* **How to complete this task**: Transcribe the entries below without changing a word, and omit every picture.

* **Records from a data source**:
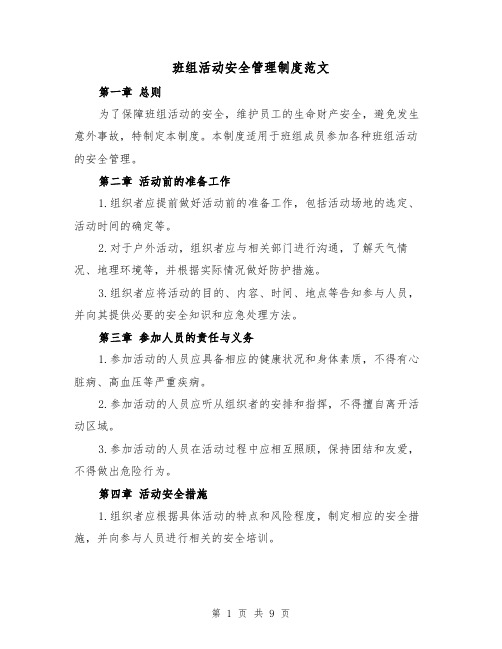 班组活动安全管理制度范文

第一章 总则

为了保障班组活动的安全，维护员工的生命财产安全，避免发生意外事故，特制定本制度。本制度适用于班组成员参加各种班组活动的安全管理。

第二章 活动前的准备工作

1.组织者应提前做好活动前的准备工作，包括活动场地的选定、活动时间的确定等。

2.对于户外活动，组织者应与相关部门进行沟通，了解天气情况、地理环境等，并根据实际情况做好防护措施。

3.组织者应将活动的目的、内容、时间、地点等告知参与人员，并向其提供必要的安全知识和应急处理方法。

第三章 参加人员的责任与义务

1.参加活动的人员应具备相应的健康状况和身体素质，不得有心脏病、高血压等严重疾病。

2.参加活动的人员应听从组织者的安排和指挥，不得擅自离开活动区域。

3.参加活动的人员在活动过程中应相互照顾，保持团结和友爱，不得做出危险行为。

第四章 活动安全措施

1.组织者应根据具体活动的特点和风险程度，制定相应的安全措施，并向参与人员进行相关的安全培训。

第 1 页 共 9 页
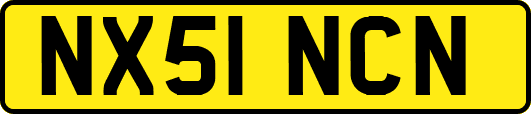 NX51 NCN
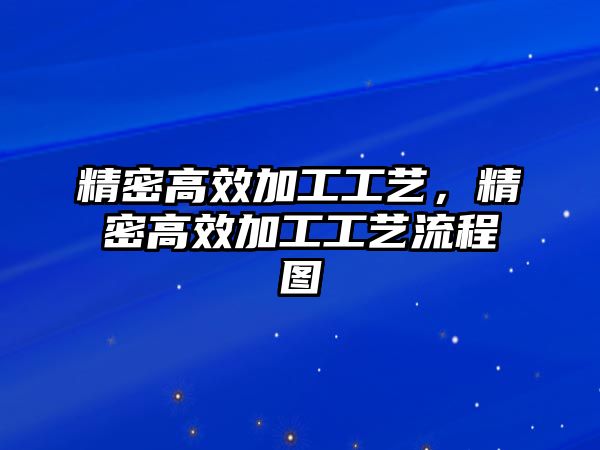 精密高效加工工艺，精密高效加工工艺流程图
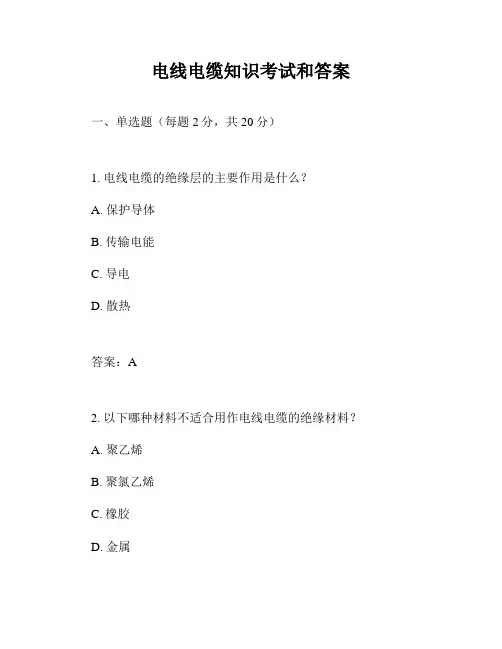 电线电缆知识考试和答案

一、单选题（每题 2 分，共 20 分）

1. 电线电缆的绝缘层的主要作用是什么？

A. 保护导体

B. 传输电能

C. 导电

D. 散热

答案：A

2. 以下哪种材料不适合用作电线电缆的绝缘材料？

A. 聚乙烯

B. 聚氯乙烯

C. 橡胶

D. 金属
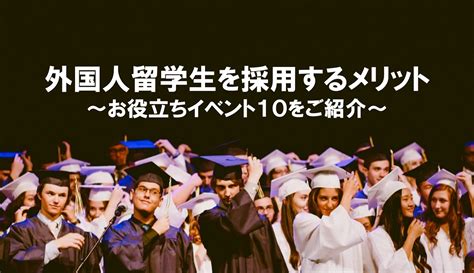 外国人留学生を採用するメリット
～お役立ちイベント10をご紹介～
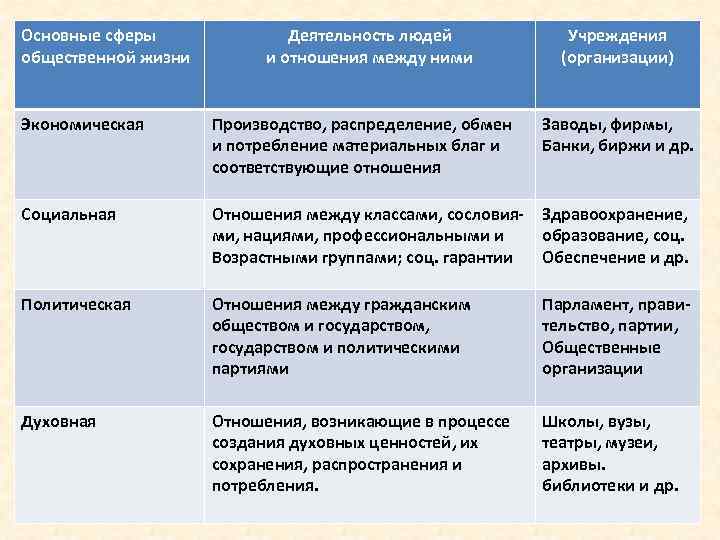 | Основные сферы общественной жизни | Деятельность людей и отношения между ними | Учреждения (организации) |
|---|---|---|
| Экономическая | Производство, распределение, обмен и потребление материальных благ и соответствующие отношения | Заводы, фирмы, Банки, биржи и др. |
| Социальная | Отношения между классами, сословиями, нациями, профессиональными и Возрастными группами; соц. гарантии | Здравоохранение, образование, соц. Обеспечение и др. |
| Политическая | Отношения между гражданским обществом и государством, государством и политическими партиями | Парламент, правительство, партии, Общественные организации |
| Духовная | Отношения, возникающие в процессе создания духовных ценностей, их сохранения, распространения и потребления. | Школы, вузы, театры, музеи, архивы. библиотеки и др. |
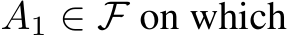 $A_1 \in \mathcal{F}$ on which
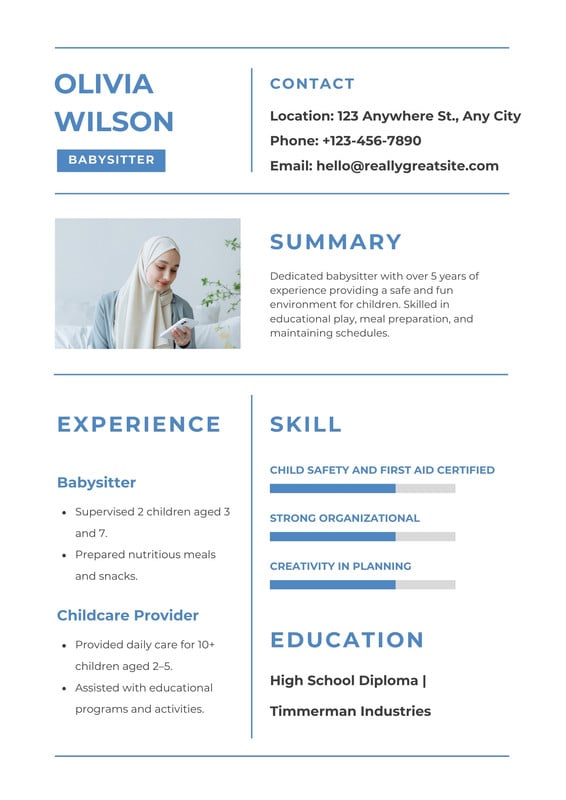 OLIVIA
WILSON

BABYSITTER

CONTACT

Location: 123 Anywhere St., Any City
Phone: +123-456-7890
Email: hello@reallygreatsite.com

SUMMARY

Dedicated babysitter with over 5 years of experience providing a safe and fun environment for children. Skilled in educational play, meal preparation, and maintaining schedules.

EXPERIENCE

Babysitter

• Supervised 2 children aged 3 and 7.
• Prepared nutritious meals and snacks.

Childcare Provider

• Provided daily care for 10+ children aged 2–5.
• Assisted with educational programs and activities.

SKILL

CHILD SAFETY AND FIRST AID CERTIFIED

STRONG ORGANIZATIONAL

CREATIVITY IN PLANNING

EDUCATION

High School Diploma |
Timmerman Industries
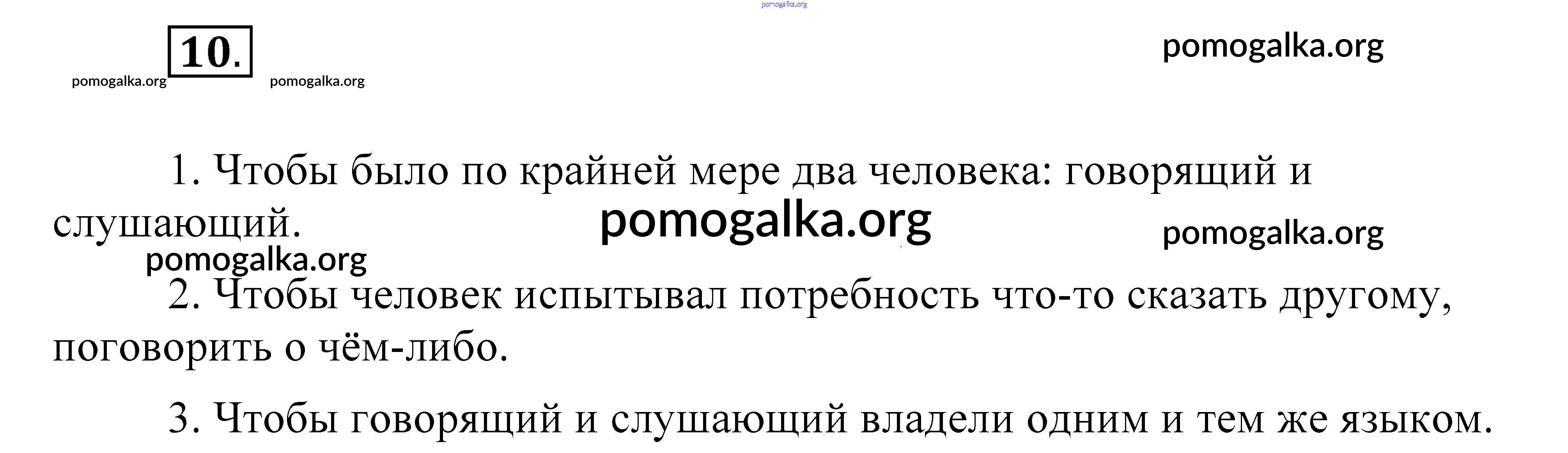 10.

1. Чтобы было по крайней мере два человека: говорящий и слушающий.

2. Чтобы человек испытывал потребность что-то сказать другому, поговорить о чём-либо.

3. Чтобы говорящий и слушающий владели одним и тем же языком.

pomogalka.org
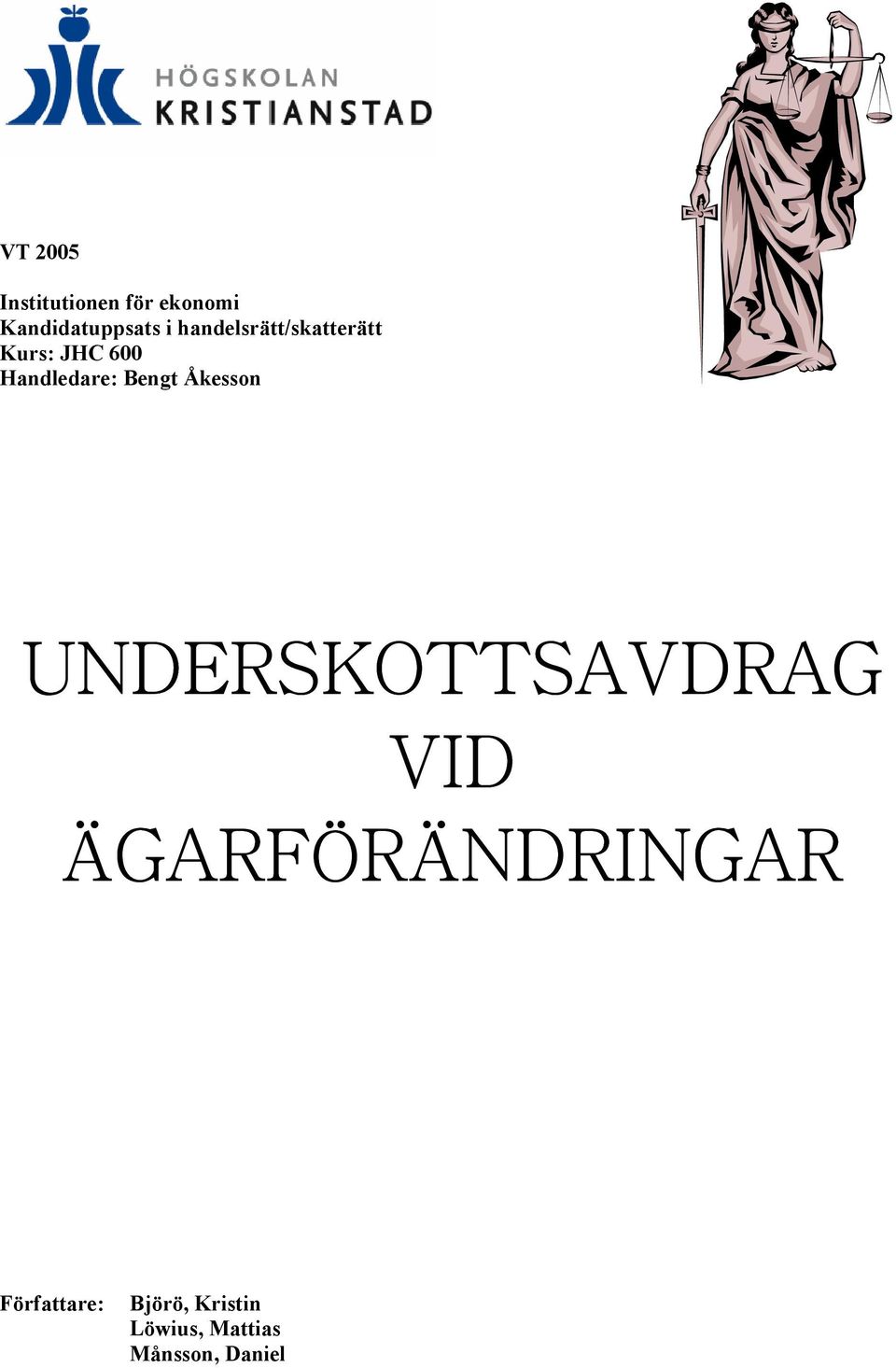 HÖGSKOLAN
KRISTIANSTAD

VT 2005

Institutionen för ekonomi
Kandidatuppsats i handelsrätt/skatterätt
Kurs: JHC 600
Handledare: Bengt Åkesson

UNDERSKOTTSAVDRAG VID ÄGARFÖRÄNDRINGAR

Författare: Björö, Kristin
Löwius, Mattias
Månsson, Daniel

* **Result**:
 班组活动安全管理制度范文

第一章 总则

为了保障班组活动的安全，维护员工的生命财产安全，避免发生意外事故，特制定本制度。本制度适用于班组成员参加各种班组活动的安全管理。

第二章 活动前的准备工作

1.组织者应提前做好活动前的准备工作，包括活动场地的选定、活动时间的确定等。

2.对于户外活动，组织者应与相关部门进行沟通，了解天气情况、地理环境等，并根据实际情况做好防护措施。

3.组织者应将活动的目的、内容、时间、地点等告知参与人员，并向其提供必要的安全知识和应急处理方法。

第三章 参加人员的责任与义务

1.参加活动的人员应具备相应的健康状况和身体素质，不得有心脏病、高血压等严重疾病。

2.参加活动的人员应听从组织者的安排和指挥，不得擅自离开活动区域。

3.参加活动的人员在活动过程中应相互照顾，保持团结和友爱，不得做出危险行为。

第四章 活动安全措施

1.组织者应根据具体活动的特点和风险程度，制定相应的安全措施，并向参与人员进行相关的安全培训。

第 1 页 共 9 页
 NX51 NCN
 精密高效加工工艺，精密高效加工工艺流程图
 电线电缆知识考试和答案

一、单选题（每题 2 分，共 20 分）

1. 电线电缆的绝缘层的主要作用是什么？

A. 保护导体

B. 传输电能

C. 导电

D. 散热

答案：A

2. 以下哪种材料不适合用作电线电缆的绝缘材料？

A. 聚乙烯

B. 聚氯乙烯

C. 橡胶

D. 金属
 外国人留学生を採用するメリット
～お役立ちイベント10をご紹介～
 | Основные сферы общественной жизни | Деятельность людей и отношения между ними | Учреждения (организации) |
|---|---|---|
| Экономическая | Производство, распределение, обмен и потребление материальных благ и соответствующие отношения | Заводы, фирмы, Банки, биржи и др. |
| Социальная | Отношения между классами, сословиями, нациями, профессиональными и Возрастными группами; соц. гарантии | Здравоохранение, образование, соц. Обеспечение и др. |
| Политическая | Отношения между гражданским обществом и государством, государством и политическими партиями | Парламент, правительство, партии, Общественные организации |
| Духовная | Отношения, возникающие в процессе создания духовных ценностей, их сохранения, распространения и потребления. | Школы, вузы, театры, музеи, архивы. библиотеки и др. |
 $A_1 \in \mathcal{F}$ on which
 OLIVIA
WILSON

BABYSITTER

CONTACT

Location: 123 Anywhere St., Any City
Phone: +123-456-7890
Email: hello@reallygreatsite.com

SUMMARY

Dedicated babysitter with over 5 years of experience providing a safe and fun environment for children. Skilled in educational play, meal preparation, and maintaining schedules.

EXPERIENCE

Babysitter

• Supervised 2 children aged 3 and 7.
• Prepared nutritious meals and snacks.

Childcare Provider

• Provided daily care for 10+ children aged 2–5.
• Assisted with educational programs and activities.

SKILL

CHILD SAFETY AND FIRST AID CERTIFIED

STRONG ORGANIZATIONAL

CREATIVITY IN PLANNING

EDUCATION

High School Diploma |
Timmerman Industries
 10.

1. Чтобы было по крайней мере два человека: говорящий и слушающий.

2. Чтобы человек испытывал потребность что-то сказать другому, поговорить о чём-либо.

3. Чтобы говорящий и слушающий владели одним и тем же языком.

pomogalka.org
 HÖGSKOLAN
KRISTIANSTAD

VT 2005

Institutionen för ekonomi
Kandidatuppsats i handelsrätt/skatterätt
Kurs: JHC 600
Handledare: Bengt Åkesson

UNDERSKOTTSAVDRAG VID ÄGARFÖRÄNDRINGAR

Författare: Björö, Kristin
Löwius, Mattias
Månsson, Daniel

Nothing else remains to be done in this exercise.